Nachdem in der Nacht zum Mittwoch auf dem Flughafen Leipzig/Halle eine Drohne mit einem Sprengsatz gefunden wurde, spricht Innenminister Alexander Dobrindt (CSU) von einer „professionellen hybriden Bedrohungslage“.
„Dass sich eine Drohne bestückt mit Sprengstoff hier auf einem Flughafengelände befindet – das ist ein neues Bedrohungsszenario“, sagte er am Donnerstag vor Ort. „Es gehört zum Prinzip der hybriden Bedrohung, dass sich automatisch immer gleich klar ist, wo das herkommt.“ Diese Bedrohungslagen könnten allerdings nicht von Amateuren durchgeführt werden, sondern müssten sehr professionell vorbereitet sein, da sie ein hohes Maß an Technikerfahrung im Umgang mit Sprengstoff benötigten. „Das alles deutet nicht auf amateurhaftes Vorgehen hin.“
Der CSU-Politiker erinnerte daran, dass er vor wenigen Monaten deutlich gemacht habe, dass man die Bedrohungslage hochstufen müsse. „Weg von einer abstrakten Bedrohungslage hin zu einer hohen Gefährdung. Das zeigt sich auch gerade jetzt“, so Dobrindt.

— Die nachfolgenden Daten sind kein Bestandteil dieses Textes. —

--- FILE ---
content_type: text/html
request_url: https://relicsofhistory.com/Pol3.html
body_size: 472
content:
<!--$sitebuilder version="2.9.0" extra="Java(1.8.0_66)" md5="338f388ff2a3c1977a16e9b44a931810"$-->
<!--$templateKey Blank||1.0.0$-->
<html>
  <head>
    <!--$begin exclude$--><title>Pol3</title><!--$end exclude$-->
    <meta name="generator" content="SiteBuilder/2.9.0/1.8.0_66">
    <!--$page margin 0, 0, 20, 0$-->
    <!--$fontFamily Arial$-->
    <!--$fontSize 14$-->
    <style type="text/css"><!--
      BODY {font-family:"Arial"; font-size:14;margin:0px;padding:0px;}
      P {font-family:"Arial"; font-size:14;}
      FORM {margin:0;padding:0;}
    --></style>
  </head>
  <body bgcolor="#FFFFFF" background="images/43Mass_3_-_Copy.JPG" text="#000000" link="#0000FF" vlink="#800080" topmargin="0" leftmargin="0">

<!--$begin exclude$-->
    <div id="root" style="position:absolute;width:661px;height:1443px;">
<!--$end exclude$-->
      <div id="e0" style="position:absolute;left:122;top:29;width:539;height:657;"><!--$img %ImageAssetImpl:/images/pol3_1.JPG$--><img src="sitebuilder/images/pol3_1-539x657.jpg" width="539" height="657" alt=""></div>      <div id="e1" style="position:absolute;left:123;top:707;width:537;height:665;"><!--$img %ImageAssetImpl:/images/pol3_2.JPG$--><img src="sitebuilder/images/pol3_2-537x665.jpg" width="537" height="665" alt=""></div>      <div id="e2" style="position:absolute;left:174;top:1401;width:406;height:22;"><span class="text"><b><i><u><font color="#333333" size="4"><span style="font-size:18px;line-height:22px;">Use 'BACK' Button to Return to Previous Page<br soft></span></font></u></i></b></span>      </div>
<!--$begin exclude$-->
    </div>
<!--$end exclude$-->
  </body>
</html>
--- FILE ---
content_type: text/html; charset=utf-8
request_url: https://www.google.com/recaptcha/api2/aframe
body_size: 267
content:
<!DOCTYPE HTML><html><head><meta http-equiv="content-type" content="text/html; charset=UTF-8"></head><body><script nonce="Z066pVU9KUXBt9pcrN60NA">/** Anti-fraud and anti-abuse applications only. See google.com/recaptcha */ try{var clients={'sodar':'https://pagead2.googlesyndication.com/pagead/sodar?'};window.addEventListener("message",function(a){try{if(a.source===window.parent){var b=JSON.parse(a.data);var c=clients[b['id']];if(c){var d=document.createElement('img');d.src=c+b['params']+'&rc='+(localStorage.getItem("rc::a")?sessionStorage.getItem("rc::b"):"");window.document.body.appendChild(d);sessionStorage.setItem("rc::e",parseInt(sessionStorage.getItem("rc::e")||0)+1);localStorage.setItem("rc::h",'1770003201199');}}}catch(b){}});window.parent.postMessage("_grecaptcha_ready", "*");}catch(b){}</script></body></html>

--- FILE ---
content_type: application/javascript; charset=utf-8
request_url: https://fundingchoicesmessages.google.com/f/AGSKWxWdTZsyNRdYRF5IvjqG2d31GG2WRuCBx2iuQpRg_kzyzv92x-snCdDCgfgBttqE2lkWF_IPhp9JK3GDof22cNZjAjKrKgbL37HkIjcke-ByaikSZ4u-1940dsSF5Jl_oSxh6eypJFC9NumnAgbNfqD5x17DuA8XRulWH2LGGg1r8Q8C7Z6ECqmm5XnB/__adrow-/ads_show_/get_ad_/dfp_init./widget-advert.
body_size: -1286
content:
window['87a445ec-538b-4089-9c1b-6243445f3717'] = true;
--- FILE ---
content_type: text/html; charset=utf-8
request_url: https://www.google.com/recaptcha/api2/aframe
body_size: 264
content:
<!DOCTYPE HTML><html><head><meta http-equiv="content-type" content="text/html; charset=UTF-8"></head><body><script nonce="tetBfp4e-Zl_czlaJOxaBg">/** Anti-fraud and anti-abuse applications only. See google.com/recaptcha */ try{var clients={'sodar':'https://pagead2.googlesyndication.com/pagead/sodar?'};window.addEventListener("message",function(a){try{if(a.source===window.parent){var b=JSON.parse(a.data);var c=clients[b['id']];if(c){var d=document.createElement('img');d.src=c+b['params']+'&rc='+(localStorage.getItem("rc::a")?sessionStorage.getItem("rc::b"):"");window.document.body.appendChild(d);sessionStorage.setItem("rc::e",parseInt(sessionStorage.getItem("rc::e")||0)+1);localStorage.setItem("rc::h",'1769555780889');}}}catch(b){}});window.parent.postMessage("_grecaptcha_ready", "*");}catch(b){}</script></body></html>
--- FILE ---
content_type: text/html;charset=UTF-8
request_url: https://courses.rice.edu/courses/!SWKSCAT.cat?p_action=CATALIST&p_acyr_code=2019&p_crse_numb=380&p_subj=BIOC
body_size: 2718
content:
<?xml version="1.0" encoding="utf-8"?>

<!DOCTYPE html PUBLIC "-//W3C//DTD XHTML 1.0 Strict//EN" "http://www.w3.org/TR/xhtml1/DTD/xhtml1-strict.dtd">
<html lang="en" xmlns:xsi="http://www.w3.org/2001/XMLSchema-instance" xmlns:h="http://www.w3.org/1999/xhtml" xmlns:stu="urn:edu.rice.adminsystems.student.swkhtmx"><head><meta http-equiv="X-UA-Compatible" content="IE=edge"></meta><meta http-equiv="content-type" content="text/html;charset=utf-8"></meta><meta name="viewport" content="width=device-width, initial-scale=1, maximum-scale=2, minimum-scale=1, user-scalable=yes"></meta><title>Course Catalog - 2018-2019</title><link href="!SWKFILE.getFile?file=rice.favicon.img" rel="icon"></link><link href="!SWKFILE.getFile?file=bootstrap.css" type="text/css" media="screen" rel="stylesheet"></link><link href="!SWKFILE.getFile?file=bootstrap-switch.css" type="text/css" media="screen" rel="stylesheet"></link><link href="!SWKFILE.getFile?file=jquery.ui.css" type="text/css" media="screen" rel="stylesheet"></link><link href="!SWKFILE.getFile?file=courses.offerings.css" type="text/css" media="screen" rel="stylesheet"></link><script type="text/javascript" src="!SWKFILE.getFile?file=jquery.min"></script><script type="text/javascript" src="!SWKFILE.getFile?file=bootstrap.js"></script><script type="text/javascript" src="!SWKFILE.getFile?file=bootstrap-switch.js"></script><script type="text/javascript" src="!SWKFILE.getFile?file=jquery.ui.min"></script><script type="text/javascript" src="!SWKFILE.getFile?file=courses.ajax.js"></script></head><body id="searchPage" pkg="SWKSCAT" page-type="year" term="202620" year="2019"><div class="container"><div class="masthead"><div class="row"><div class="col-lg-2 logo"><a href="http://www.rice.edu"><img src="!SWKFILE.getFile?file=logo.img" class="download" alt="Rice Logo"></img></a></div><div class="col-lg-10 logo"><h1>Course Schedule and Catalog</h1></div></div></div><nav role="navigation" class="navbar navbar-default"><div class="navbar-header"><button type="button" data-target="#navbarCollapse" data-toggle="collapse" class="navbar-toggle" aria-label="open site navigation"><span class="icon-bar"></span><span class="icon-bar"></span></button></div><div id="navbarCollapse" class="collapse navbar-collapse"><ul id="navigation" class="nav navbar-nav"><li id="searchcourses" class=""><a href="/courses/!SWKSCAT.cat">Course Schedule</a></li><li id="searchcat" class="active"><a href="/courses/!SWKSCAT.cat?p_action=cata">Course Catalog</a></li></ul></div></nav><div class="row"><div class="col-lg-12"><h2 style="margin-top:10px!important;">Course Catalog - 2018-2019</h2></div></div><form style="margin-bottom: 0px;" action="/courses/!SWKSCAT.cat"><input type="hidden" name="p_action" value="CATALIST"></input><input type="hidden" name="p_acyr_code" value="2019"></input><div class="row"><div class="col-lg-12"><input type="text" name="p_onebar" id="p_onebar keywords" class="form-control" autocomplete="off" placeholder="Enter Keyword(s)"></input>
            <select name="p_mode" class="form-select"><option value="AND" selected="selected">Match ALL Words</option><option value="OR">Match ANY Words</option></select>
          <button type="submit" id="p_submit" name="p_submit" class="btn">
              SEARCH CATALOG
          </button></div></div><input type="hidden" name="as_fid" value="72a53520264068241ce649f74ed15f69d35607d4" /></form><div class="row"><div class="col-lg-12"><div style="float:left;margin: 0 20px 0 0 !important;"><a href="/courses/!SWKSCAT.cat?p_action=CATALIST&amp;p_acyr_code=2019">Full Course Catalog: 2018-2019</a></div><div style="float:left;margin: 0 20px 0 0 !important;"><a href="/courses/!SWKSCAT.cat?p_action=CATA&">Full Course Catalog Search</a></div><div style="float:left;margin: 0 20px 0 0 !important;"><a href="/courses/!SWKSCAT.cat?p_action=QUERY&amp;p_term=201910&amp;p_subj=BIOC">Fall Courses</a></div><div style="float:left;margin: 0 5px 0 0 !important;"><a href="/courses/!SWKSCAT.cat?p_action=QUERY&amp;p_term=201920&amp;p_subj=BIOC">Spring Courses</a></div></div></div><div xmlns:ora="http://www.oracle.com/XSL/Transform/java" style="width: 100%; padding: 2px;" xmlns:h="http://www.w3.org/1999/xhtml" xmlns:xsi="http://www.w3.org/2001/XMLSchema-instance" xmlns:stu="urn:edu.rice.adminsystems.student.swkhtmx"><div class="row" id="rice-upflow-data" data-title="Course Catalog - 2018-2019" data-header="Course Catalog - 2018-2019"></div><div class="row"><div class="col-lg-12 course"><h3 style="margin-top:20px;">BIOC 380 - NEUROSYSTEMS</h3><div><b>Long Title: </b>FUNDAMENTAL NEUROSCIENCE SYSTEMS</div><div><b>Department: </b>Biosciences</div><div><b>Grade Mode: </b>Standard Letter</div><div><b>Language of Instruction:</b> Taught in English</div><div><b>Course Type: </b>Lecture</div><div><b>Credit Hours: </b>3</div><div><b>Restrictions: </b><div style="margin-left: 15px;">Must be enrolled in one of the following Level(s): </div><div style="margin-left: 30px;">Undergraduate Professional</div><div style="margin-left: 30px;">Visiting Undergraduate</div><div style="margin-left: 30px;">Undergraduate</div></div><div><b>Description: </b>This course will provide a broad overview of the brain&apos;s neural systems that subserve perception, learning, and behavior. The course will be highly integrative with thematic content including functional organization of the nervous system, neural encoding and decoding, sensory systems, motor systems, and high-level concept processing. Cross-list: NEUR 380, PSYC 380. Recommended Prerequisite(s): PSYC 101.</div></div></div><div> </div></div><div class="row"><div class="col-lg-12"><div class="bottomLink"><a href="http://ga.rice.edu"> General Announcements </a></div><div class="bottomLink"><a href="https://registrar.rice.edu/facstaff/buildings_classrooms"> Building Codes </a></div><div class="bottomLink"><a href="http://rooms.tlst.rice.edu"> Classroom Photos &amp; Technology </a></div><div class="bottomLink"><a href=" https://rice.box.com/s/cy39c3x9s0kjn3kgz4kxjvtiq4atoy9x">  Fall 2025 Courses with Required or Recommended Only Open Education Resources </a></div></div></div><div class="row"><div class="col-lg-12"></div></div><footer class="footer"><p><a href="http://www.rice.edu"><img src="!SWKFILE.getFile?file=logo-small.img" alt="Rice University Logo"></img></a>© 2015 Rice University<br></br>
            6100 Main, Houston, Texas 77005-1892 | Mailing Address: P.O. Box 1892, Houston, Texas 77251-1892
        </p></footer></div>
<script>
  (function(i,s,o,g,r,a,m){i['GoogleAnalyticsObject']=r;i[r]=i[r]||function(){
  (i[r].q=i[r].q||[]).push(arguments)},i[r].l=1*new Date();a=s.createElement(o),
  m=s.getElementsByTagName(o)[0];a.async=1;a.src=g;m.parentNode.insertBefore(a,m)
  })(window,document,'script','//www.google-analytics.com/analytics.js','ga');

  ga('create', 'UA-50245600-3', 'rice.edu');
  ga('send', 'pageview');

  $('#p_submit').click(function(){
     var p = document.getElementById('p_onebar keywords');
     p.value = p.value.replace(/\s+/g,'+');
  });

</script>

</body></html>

Bei professioneller Technik müsse man davon ausgehen, dass möglicherweise „die Täter auch die Abwehrmaßnahmen bereits kennen und darauf aufbauend Technologien verwenden, die durch bestehende Abwehrtechnik nicht identifiziert werden kann“, sagte der Innenminister. „Das heißt, es ist ein Wettlauf oder ein Wettrüsten, was wir hier erleben im Bereich der hybriden Bedrohung.“
Man habe es mit einem Wettbewerb zu tun, der „möglicherweise auch fremde Mächte miteinschließt – das wird Teil der Ermittlung sein -, die ganz offensichtlich zu erheblicher Verunsicherung in Deutschland beitragen wollen“, so Dobrindt.